North Carolina should repeal its six-year-old renewable-energy mandate. It has raised electricity prices for consumers while failing to meet its original goals. That’s the key conclusion in a new John Locke Foundation Spotlight report, which also questions new job-related justifications for the mandate.
At the very least, state legislators should cap the mandate at its current level, according to the report. House Bill 298 would address that goal.
“Lawmakers approved this mandate in 2007 under justifications that the bill’s mandate can’t achieve,” said report author Jon Sanders, JLF Director of Regulatory Studies. “Using state policy to force an arbitrary percentage of electricity generation from unreliable, expensive sources cannot reliably meet consumers’ energy needs.”
Sanders details the history of the 2007 mandate in this latest installment of his Carolina Cronyism series. “The original legislation would deliberately raise electricity prices in North Carolina to address four stated purposes,” Sanders said. “The mandate fails to meet those purposes.”

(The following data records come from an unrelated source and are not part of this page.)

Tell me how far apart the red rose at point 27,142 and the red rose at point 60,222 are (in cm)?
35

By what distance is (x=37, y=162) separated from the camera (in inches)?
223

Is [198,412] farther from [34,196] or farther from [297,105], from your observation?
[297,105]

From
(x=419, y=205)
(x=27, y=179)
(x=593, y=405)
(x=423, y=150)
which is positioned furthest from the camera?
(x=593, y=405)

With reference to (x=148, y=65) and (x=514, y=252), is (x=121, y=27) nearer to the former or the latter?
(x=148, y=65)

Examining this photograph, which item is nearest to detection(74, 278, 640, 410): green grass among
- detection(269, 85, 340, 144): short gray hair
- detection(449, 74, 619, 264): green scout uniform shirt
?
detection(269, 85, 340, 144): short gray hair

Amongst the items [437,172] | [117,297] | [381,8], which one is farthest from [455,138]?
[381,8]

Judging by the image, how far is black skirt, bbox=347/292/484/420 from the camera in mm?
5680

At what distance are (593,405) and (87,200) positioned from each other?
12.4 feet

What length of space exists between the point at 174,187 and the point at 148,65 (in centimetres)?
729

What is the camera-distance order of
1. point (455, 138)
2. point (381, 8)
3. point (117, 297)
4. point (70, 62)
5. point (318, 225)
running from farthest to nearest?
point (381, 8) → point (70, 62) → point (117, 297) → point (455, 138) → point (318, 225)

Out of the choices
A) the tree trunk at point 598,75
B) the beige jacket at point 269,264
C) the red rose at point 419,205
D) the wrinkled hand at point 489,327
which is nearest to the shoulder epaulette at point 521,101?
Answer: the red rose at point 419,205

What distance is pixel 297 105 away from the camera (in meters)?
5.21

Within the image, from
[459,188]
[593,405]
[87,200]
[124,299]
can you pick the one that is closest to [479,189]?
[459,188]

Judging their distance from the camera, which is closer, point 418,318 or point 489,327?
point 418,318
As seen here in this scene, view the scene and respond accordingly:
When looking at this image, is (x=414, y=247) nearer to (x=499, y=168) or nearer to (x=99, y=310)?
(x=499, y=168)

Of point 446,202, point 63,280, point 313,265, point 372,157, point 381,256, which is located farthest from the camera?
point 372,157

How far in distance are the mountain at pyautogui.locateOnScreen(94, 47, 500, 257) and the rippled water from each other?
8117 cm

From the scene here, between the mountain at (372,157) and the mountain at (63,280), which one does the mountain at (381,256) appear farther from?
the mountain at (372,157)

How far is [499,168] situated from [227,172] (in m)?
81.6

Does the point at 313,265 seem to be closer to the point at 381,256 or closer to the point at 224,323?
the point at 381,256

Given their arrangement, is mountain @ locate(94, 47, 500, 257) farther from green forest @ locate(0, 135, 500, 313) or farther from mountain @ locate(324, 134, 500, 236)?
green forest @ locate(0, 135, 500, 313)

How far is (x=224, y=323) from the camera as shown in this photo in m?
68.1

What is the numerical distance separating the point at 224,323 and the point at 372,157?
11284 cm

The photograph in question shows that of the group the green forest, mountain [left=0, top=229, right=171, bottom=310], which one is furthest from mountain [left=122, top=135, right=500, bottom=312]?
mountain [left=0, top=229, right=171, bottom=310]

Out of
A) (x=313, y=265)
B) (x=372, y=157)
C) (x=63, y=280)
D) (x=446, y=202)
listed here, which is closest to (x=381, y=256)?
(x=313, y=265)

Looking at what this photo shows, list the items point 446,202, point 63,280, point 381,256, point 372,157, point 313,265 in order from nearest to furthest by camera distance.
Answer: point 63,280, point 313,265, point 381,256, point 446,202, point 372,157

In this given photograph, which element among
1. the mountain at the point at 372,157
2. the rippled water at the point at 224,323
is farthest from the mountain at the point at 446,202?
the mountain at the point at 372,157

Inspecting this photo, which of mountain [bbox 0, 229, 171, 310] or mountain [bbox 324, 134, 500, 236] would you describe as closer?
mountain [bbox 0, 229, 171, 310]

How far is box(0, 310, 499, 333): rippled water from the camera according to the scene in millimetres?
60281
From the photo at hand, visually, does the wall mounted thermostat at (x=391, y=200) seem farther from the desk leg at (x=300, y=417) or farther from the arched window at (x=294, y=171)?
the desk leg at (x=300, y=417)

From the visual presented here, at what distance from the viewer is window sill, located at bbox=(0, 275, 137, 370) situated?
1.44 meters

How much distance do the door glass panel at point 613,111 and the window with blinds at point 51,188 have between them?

First, the mandate was supposed to diversify resources used to “reliably meet the energy needs of consumers in the state,” Sanders said. “The overarching issue for ratepayers is what it costs them to turn on the lights,” he said. “Consumers’ energy needs include electricity that is as inexpensive as practicable. A mandate that deliberately raises prices cannot meet that need.”
Sanders also documents how the renewable energy mandate undercuts “energy security,” harms energy investment, and makes questionable choices for air quality. These results contradict the mandate’s other three stated purposes.
While failing to meet its goals, the mandate succeeds in contributing to higher electricity prices for North Carolina ratepayers, Sanders said. “In recent years, Duke Energy and its subsidiary Progress Energy have requested double-digit increases on residential rates,” he said. “Their justification involves the transition to so-called clean energy.”
These higher rates hit poor ratepayers hardest, Sanders said. “Because electricity is a basic household necessity, higher rates are highly regressive,” he said. “Households with annual incomes of $30,000 or less spend one-tenth to one-third of after-tax income on power bills.”
North Carolina’s economy will face a nearly $2 billion blow by 2021 if lawmakers allow the current mandate to proceed toward full implementation, Sanders said. “Economists from the Beacon Hill Institute at Boston’s Suffolk University have projected net costs including 3,600 lost jobs, $43 million in lost investment, $57 million in lost real disposable income, and $43 million in lost state and local revenues.”
Studies from the mandate’s supporters offer a skewed picture of its impact, Sanders said. “Advocates ignore the mandate’s original purposes and argue now that it’s about jobs, or at least it’s about ‘job years,'” he said. “You might remember the ‘job year’ as a questionable statistic linked to the Obama administration’s stimulus package. If a single job lasts for three years, it’s triple-counted as three job-years. Combine that dubious statistic with the claim that a job has been been created ‘or retained,’ and you realize quickly that the number of actual net jobs created by renewable-energy mandates is impossible to determine.”
Claims about new renewable energy-related jobs also miss another key point, Sanders said. “These studies miss the opportunity costs of lost investment, wealth, and job creation,” he said. “When government steers resources toward renewable energy, those resources are no longer available for other purposes. The studies also ignore the negative economic effects of higher electricity rates.”
Other states are starting to notice the problems linked to renewable-energy mandates, Sanders said. North Carolina is the only Southeastern state with this type of mandate, but 30 states and the District of Columbia have some form of mandate. “Studies in several other states find that these mandates cost electricity ratepayers more while causing the states to lose jobs, investment, and disposable income,” he said. “A dozen other states are considering bills to lessen, modify, or repeal these mandates.”
North Carolina is forcing utilities to chase “arbitrary percentages of handpicked ‘winner’ sources” for energy, according to the report. “These include extraordinarily inefficient options,” Sanders said. “Solar and wind power are exorbitantly expensive, dwarfing conventional sources. Plus renewable energy sources also require vastly larger amounts of land to produce power equivalent to conventional sources.”
The 2007 mandate also ignores the recent “revolution” in the energy world: extraction of oil and natural gas from shale rock formations. “Unlike the energy sources promoted by the mandate, cheap and plentiful shale gas boosts ‘energy security,’ encourages private investment and job creation, and lowers energy-related carbon emissions.”
The best option for North Carolina would involve repealing the entire 2007 legislation that created the renewable-energy mandate, Sanders said. In addition to ending the mandate, repeal of that six-year-old legislation would prevent utilities from forcing ratepayers to cover costs of building nuclear power plants, even if the plant is never completed.
House Bill 298 would not address the existing law’s nuclear plant provision, known as “construction work in progress.” H.B. 298 would cap and end renewable energy mandates, Sanders said.
“North Carolina policy should support least-cost, reliable, and efficient energy sources,” he said. “One day those could include renewable sources, but it should be left to private entrepreneurs competing and seeking innovation to bring that about.”